Mesué wrote at length about this plaster, and devised a much more complicated formula which was named Diachylum Magnum. It contained, besides the mucilages already named, others made from raisins and figs, juices of orris, squill, and dill, œsypus (sheep wool fat), turpentine, rosin, and wax. Subsequent authors also devoted their talents to the further improvement of this famous preparation.
Diachylon meant a preparation of juices, and this plaster received the name of plaster of the mucilages in many pharmacopœias. In 1746 the London College, having dismissed the adjuncts, altered the name of the simple plaster to Emplastrum Commune, but the old term has refused to die. An Emplastrum Commune cum Gummi was also prescribed. This contained galbanum, thus, and turpentine combined with the Emplastrum Commune.
The Menecrates to whom we owe Diachylon is alleged to have written 155 works, and Galen gives a number of his formulas, but no other than Diachylon has survived. He must not be confounded with the perhaps more celebrated Menecrates who was physician to Philip of Macedon. This one was particularly noted for his vanity, which amused the king.

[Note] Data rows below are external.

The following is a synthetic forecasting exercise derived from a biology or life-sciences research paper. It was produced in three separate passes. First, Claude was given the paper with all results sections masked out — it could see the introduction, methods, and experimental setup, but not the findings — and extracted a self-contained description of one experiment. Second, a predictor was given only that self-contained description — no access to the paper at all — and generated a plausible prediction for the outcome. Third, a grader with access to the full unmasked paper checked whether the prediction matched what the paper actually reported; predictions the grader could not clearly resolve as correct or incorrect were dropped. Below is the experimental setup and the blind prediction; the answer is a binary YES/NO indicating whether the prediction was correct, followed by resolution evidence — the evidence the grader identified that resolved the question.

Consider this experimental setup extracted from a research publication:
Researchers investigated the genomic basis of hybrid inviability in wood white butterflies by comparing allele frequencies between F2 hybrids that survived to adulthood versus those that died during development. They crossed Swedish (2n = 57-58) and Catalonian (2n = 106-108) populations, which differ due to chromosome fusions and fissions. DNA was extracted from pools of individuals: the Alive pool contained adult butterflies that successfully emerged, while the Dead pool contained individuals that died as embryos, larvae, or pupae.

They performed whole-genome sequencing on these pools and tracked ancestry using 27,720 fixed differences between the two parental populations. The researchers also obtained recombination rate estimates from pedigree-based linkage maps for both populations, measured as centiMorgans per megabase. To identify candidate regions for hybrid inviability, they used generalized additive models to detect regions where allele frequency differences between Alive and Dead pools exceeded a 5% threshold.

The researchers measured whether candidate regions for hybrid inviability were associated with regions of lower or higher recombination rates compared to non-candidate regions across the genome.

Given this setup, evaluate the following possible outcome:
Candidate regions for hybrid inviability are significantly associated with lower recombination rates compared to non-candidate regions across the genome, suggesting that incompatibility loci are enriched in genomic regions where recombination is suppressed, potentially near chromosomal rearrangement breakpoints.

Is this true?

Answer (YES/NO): YES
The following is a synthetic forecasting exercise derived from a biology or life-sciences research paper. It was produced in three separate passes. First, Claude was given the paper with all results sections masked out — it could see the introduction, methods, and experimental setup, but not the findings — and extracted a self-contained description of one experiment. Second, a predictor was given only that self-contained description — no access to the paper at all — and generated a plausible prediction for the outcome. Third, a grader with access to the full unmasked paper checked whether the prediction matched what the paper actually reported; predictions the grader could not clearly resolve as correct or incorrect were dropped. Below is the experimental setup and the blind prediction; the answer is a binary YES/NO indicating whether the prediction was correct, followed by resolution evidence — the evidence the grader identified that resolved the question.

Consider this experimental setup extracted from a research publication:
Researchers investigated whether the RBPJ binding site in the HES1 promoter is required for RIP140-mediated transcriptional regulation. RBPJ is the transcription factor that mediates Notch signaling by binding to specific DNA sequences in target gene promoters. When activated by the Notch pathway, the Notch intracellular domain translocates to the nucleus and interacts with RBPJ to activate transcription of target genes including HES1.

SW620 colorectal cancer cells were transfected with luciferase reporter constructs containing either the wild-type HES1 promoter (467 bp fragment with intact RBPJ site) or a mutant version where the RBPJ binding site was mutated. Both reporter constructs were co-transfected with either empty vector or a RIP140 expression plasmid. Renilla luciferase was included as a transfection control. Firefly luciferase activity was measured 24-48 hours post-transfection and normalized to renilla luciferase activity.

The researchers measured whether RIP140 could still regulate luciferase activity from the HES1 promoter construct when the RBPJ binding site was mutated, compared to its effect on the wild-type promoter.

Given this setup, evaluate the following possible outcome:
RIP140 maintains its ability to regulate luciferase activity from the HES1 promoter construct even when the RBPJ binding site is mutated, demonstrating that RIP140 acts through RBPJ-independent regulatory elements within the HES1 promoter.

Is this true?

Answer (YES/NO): NO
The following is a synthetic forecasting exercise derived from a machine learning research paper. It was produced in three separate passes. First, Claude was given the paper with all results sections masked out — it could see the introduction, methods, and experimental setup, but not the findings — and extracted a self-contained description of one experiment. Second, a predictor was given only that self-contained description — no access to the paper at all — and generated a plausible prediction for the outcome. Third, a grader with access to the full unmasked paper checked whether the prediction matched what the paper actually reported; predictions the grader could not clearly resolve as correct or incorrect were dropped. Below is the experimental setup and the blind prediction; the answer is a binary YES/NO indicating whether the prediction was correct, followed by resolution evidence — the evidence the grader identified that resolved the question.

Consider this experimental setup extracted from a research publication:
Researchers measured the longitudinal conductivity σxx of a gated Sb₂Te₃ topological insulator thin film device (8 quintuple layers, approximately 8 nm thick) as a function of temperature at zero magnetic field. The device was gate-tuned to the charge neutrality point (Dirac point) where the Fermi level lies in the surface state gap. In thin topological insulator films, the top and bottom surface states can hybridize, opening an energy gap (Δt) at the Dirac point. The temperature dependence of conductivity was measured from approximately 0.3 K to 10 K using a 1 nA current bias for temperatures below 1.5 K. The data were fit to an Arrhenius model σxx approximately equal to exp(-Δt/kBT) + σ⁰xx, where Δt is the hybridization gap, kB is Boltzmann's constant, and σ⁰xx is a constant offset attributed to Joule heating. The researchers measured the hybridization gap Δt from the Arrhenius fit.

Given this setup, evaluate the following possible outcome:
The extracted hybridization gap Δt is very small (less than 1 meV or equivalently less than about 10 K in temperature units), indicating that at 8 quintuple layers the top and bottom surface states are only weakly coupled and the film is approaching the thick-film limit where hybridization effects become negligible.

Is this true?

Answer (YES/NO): YES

Once he wrote a letter to Philip commencing “Menecrates-Jupiter to King Philip, greeting.” The king replied, heading his letter, “Philip to Menecrates, Health and Common Sense.” Menecrates got himself up to look like Jupiter, and had attendants who were made to figure as Apollo, Æsculapius, and Mercury. Philip gave a banquet in his honour. A separate table was reserved for him, and instead of viands only incense was served to him, while the other guests were gloriously feasted. Menecrates was offended at the joke and left the table in anger. He is credited with having written a Book of Remedies, but it has been lost.
Thomas Dover, to whom we owe “Dover’s Powder,” practised as a doctor in London in the first half of the eighteenth century. He was born and buried at Barton on the Heath in Warwickshire in 1660. How he got his medical training is not on record, but some time in his youth he lived in the house of Thomas Sydenham, the famous physician, from whom probably he acquired his independent ideas of medical treatment, and possibly the germ of his lack of reverence for the College of Physicians. While living with Sydenham he had small-pox, and forty or fifty years later he described how the doctor treated him. First he was bled to the extent of 22 oz.; then he took an emetic. He only took to his bed when he became blind with the disease. In his bedroom he had no fire, the windows were always kept open, and the bedclothes were only allowed up to his waist. This was in the middle of January. For medicine, Dover says, “he made me take twelve bottles of small beer acidulated with spirit of vitriol every twenty-four hours,” and he concludes, “I never lost my senses one moment.”
Having resisted both the disease and the treatment, Dover is first heard of in practice in Bristol in 1684. He plodded along there until 1708, when at the age of forty-eight he set out with a privateering party on a voyage round the world. The expedition consisted of two ships, the Duke and the Duchess. Captain Woodes-Rogers, who has left an account of the voyage, was in chief command, and Dover on the Duke was his lieutenant. He must have had previous experience of seafaring life or he would never have been entrusted with the command of a vessel.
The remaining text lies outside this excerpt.